Following through on a resolution from the NYSUT Representative Assembly, a group of educators from around the state this week continued its comprehensive review of the state’s much-criticized implementation of Common Core Standards and curriculum modules.
The task force, which has met three times and communicated online, is critiquing whether the Common Core standards, modules and assessments are grade-level and developmentally appropriate. In addition, the group is looking into whether the State Education Department’s professional development is sufficient, how much practitioners have been involved in local implementation and if SED should change its standardized test development process.
Participants reviewed preliminary results from a survey of more than 400 K-12 English Language Arts and math teachers, representing a cross-section of teachers from all grades and school settings. Detailed findings will be released publicly later this fall but, in general, the survey found a majority of teachers are feeling unsupported and are worried about the increased focus on standardized testing. They expressed particular concern for what the current testing climate is doing to K-2 students, as well as students with disabilities and English language learners. Educators also noted the Common Core standards and new assessments were rolled out without enough professional development or time for teachers and students to make the shift.

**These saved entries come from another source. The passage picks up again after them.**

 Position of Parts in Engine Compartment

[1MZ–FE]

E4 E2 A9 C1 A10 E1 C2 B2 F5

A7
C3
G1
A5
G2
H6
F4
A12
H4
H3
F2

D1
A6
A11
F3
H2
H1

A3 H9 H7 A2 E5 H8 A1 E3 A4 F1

“It wasn’t really a roll-out,” said Lori Atkinson-Griffin, a high school English teacher and Copenhagen Teachers Association member. “It was a stinking, rancid dump.”
Task force members also reviewed the findings of a number of focus groups — groups that included educators and parents — held around the state. Many voiced concerns about a narrowing of the curriculum, where subjects like science and social studies are being shortchanged so students can focus on ELA and math test prep. They also voiced concerns about whether it is developmentally appropriate for the youngest students, such as kindergartners and first-graders, to be sitting for long periods of time for academic work — and missing out on play time, arts, music and other areas.
“We’re getting reports that children are acting out more because they’re being asked to do things they’re not ready to go,” said White Plains TA’s Kara McCormick Lyons. “They’re losing out on social-emotional growth, learning how to get along with others, how to self-regulate.”
“These findings really mirror how I feel as an educator and a parent,” said Ogdensburg Education Association’s Mary Willis. “It’s refreshing to hear everyone’s really on the same page.”
Peru Association of Teachers’ Tricia Sardella was heartened to hear how parents voiced such strong support for teachers. “When you look at the media and hear what some of the politicians are saying, it’s easy to forget that.”
The task force report will also include a series of recommendations, a review of research, dialogue with representatives of module vendors, conversations with experts, a review of the State Education Department’s Engage-NY modules, and an analysis of 2014 test items that were released by the SED.
NYSUT Vice President Catalina Fortino thanked members for their continuing commitment. “This cannot be more timely,” Fortino said, noting she would be meeting soon with new Education Commissioner MaryEllen Elia. "This is exactly what she needs to hear."
“A lot of locals will be interested in the work you have done,” Fortino said, noting the study was partially funded through an American Federation of Teachers innovation grant. “Your recommendations are not just about Common Core. The lessons learned here are important to note before implementing any systemwide change. This is really critical professional work."